Captain’s Log: Theft of Lifesaving Device Hurts Deep

Custom-made device helps nonkeeper, deep-caught rockfish recover from barotrauma

Doesn’t it just frost you when something is stolen, especially near this time of year?

Capt. David Bacon
Capt. David Bacon (Ramona Lisa McFadyen photo)

Just when I’d like to be writing about frosty the snowman — who seems to have visited our coast plenty during the past week — I am instead compelled to share a story about something that frosts me: the theft off my charter boat of a lifesaving device. It saves the lives of fish, which are near and dear to my heart.

Some time ago, I worked with a friend, Bill Hopper of West Marine, to design what I call a “deep release device.” Bill then put it together for me.

It is an upside-down, weighted milk crate attached to 100 feet of rope. We use it to return nonkeeper, deep-caught rockfish to depths where they recover from the effects of barotrauma (kind of like a diver and the “bends”).
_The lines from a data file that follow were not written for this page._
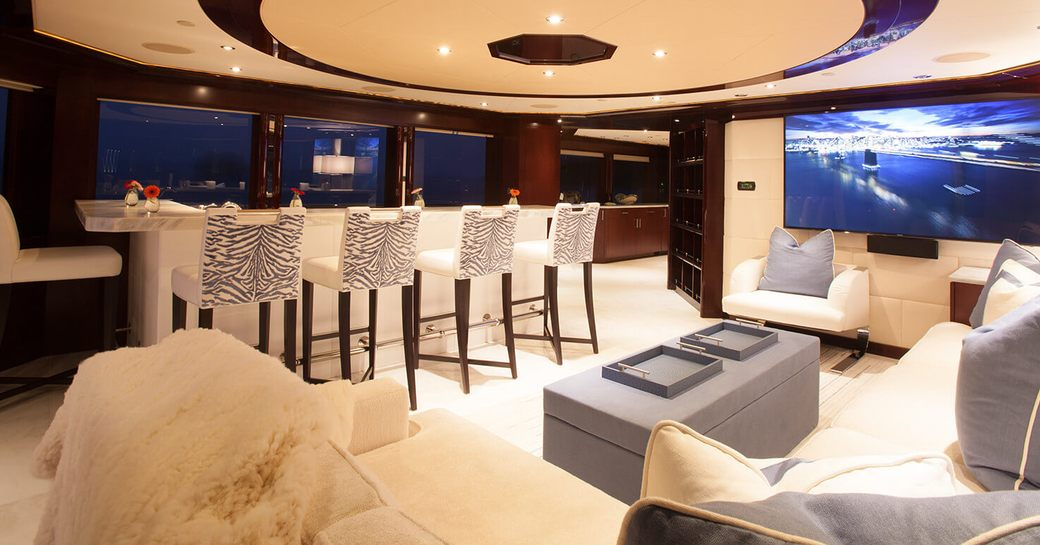 bar and wide-screen TV in skylounge aboard superyacht TRENDING
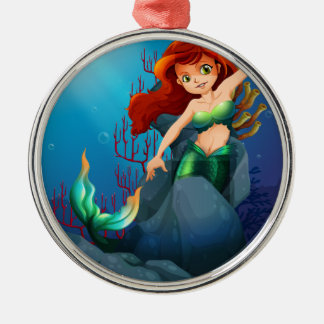 A pretty mermaid trapped with the big rocks under round metal christmas ornament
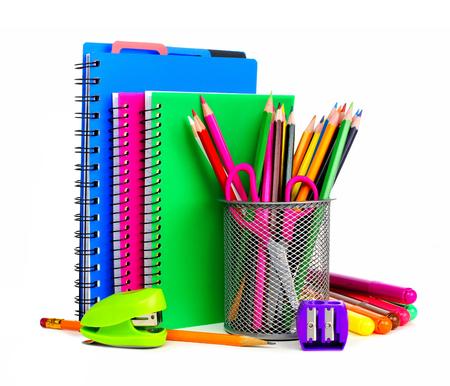 Groep kleurrijke schoolschriften en benodigdheden op een witte achtergrond Stockfoto
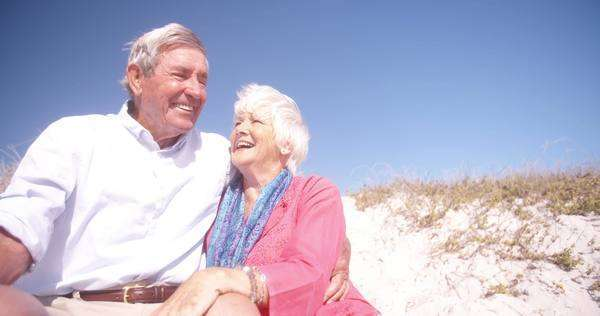 Laughing retired senior couple sitting happily on a sand dune at the beach together in slow motion Royalty-free stock video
A deep rockfish suffers from rapid pressure loss as it is reeled to the surface and needs to repressure quickly.

Studies have shown that these fish can be released to recover fully if released soon and especially if they are released well below the surface. By lowering nonkeeper rockfish 100 feet below the surface to release them, we are adding the equivalent of three atmospheres, which is sufficient pressure to reverse the effects of barotrauma. Fish are able to just swim away.

The deep release device is perfect for the job. My crew and I have released hundreds of rockfish in this manner, and it is something we feel great about.

This month, the device — stowed aboard my charter boat — went missing. I ask the person who took it to rethink the whole thing and return it to my boat, where it can continue to keep fish alive.

It isn’t complicated nor expensive to make, so people can create their own easy enough and maybe even think of enhancements to make it more effective or easy to use.

I would like to see every boat that fishes for deep rockfish to have one of these devices aboard so we can all be ever-better stewards of our resources.

— Capt. David Bacon operates WaveWalker Charters and is president of SOFTIN Inc., a nonprofit organization providing seafaring opportunities for those in need. Visit softininc.blogspot.com to learn more about the organization and how you can help.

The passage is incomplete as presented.